Systemic treatment of cancer using HSV will require targeting and antigenic stealing. We provided an in-depth review of the literature on targeting HSV and an alignment of viral neutralization sites with the functional domains of the glycoproteins involved in virus attachment and entry. First-time infection of HSV in humans would induce IgM neutralization antibody responses against HSV in about 3 weeks, whereas infected humans can maintain certain levels of neutralization antibodies as immune memory (Kampe et al., 1985). To avoid rapid neutralization on systemic delivery and the human viral neutralization immune responses, future studies would need to consider deleting as much neutralization epitopes as possible to maintain sufficient virus entry efficiency and avoid human viral neutralization responses. Our alignment of viral neutralization sites with the functional domains of the glycoproteins provided strategies to delete the neutralization epitopes when retargeting and detargeting oHSVs are designed.

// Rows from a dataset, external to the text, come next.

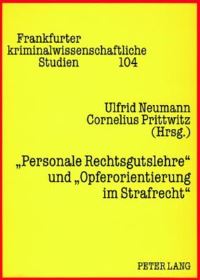 Book Cover for «Personale Rechtsgutslehre>> Und «Opferorientierung Im Strafrecht>> by Cornelius Prittwitz, Ulfrid Neumann
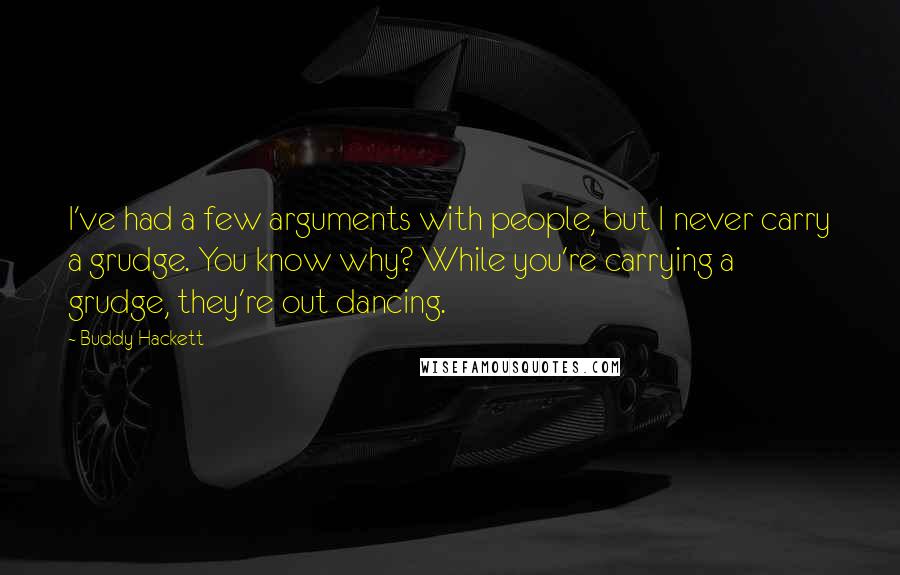 Buddy Hackett Quotes: I've had a few arguments with people, but I never carry a grudge. You know why? While you're carrying a grudge, they're out dancing.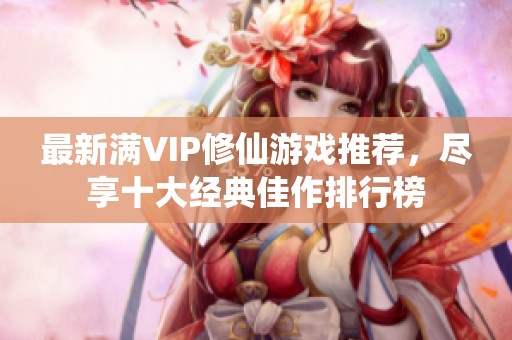最新满VIP修仙游戏推荐，尽享十大经典佳作排行榜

For example, additional deletions or modifications of the neutralization sites of the McAbs MC5, MC20, DL11, H128, MC23, LP2, HD1, and MC16 of the gDΔ6-38 of the HSV mutant R-LM113 would be worth testing to overcome neutralization and allow retargeting to cancer (Table 1 and Figure 3) (Menotti et al., 2008).

Other strategies may also be studied for oHSV to avoid immune responses and the systemic barriers to the transportation of oHSV to tumor sites through intravenous injection. oHSVs were packaged in mesenchymal stromal cells (MSCs) and progeny viruses can spread from MSCs to lung and brain metastasis tumors of breast cancer (Leoni et al., 2015). In the process of infection, the progeny of oncolytic HSV-1 is released from cells to infect adjacent cells. This is promoted by removal of the HS in the cell face through increasing the HS-degrading enzyme heparanase (HPSE) of the host cells (Hadigal et al., 2015). In addition, human antiviral NK cells preferably infect the cancer cells that are infected by oHSV, which will limit the tumor virotherapy (Alvarez-Breckenridge et al., 2012a). Valproic acid (VPA) can abrogate NK cytotoxicity activated by oHSVs, thus combination therapy of oHSVs with VPA may improve the tumor virotherapy (Alvarez-Breckenridge et al., 2012b).